Despite the Atlanta Streetcar’s rocky start, officials are moving forward with an ambitious long-term plan for citywide service.
This week, the Atlanta City Council approved a “Streetcar System Plan,” a 50-plus mile map that proposes five crosstown routes, connections to multiple MARTA stations and 22 miles of streetcar lines along the proposed Atlanta Beltline circle.
But streetcar fans and critics shouldn’t get too excited, as the plan will take years and billions of dollars to realize. The document, developed by Atlanta Beltline Inc. — the nonprofit overseeing the greenspace project — is the city’s first step toward securing needed funding.
“Approving the plan is essential to getting future funding to expand light rail and streetcar across Atlanta,” said Councilman Andre Dickens, chair of the city’s Community Development & Human Resources committee. “Ultimately the goal is to have people connected across the city and for economic development to occur.”
It remains unclear just how Atlanta plans to pay for the system’s expansion. The Streetcar System Plan, or SSP, is estimated to cost about $5 billion if built today, according to city and Beltline officials.
The existing Atlanta Streetcar, which circles a 2.7-mile track in downtown Atlanta, cost about $98 million to launch.
The most likely way the streetcar expansion would be developed is with a mix of federal and local funding, said John Orr, transportation division manager for the Atlanta Regional Commission.
Having the SSP means the city can now pursue funding from the Federal Transit Administration’s New Starts Program, a competitive discretionary grant program that provides slightly less than $2 billion per year for transit projects nationwide.
The New Starts program helped fund most of MARTA’s construction.
One solution to come up with the local matching funds could present itself as early as next year. Fulton County elected officials are weighing whether to put a transportation sales tax referendum on the November 2016 ballot.
Voters could be asked to approve up to an additional penny, which would generate about $1.3 billion over the five-year period, Orr said.
The elected officials would have to agree on the projects to fund with the money. So far, the mayors of Alpharetta and Johns Creek have indicated opposition to any of the money going toward transit — MARTA, in particular.
Atlanta Mayor Kasim Reed hasn’t said whether he’ll push to have either the streetcar or Beltline on the potential project list.
“He believes it is still very early in the process to determine the best approach,” said Anne Torres, Reed’s director of communications.
The mayors and commissioners from Fulton will meet again next week to discuss the potential transportation sales tax. Officials from MARTA, the Beltline and the ARC have been invited.
“I’m sure this will enter the conversation as a potential project in that,” Orr said.
MARTA Board Chairman Robbie Ashe said a MARTA plan to seek a half-penny sales tax in its existing service area of DeKalb and Fulton could help pay for some kind of transit in Atlanta, but that it wouldn’t necessarily be the streetcar.

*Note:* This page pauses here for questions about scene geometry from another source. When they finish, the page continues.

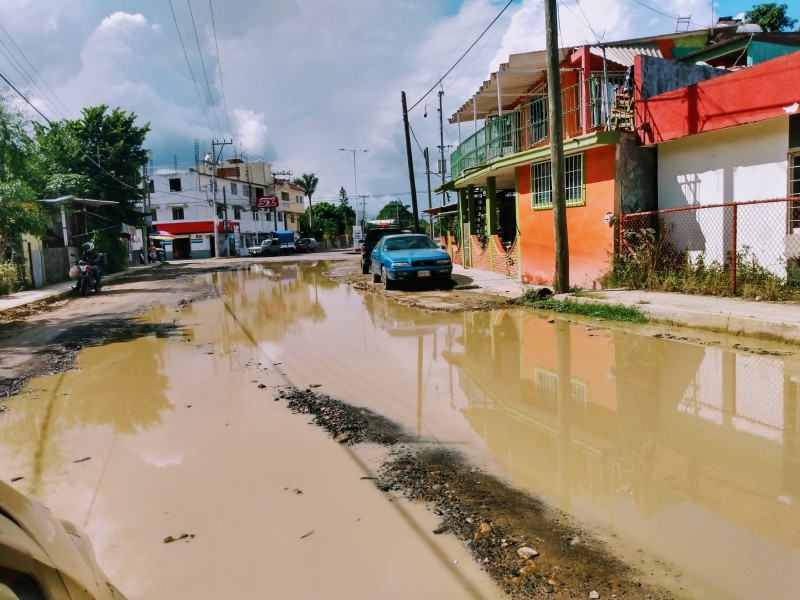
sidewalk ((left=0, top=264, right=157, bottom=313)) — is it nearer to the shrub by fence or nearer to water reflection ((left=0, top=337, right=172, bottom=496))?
water reflection ((left=0, top=337, right=172, bottom=496))

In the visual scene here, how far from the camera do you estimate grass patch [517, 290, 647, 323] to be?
10102 millimetres

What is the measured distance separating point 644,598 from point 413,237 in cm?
1594

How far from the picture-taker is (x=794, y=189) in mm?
10672

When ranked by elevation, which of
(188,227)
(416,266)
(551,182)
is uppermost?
(188,227)

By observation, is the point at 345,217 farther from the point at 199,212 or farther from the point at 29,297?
the point at 29,297

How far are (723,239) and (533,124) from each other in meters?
7.15

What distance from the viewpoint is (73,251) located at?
28281 mm

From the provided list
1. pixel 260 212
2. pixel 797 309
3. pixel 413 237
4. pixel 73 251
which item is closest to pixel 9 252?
pixel 73 251

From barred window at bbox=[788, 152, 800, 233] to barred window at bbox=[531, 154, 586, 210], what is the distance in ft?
14.2

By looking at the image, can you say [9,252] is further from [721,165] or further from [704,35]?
[704,35]

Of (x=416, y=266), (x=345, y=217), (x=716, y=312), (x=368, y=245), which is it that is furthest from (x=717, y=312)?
(x=345, y=217)

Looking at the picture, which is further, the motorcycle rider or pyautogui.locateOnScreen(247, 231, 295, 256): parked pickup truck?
pyautogui.locateOnScreen(247, 231, 295, 256): parked pickup truck

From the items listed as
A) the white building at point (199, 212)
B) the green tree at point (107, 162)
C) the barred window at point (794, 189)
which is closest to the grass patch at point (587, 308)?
the barred window at point (794, 189)

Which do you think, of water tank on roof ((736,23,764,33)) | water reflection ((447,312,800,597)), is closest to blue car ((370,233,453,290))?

“Yes, our expansion project would be one way to fund portions of the streetcar line,” Ashe said Thursday. “But another option would be to fund some other expansion of the heavy rail network within the city of Atlanta or South Fulton.”
Reed has previously said the city is considering a public-private partnership to help build out the Beltline’s streetcar portion.
The now-approved plan deletes a proposed route that would have put streetcars on Peachtree Road, from the Lindbergh MARTA station to Lenox Square.
District 7 Councilman Howard Shook, who represents much of Buckhead, asked that the leg be eliminated. The request came after recent controversy erupted over adding bike lanes to Peachtree, a proposal that drew the ire of area residents who didn’t want to share the road, which forced the Georgia Department of Transportation to scrap the idea.
Adding streetcars would have posed a similar problem, since the trolleys travel in traffic.
Shook said he opposed the Peachtree portion because of unanswered questions about how the streetcar would affect Buckhead’s notorious gridlock.
“We know from previous analysis and discussion that a lot more thought needs to be put into this,” Shook said in a statement issued this week. “The day may come when the public will support sharing precious Peachtree Road capacity with streetcars, but today isn’t it.”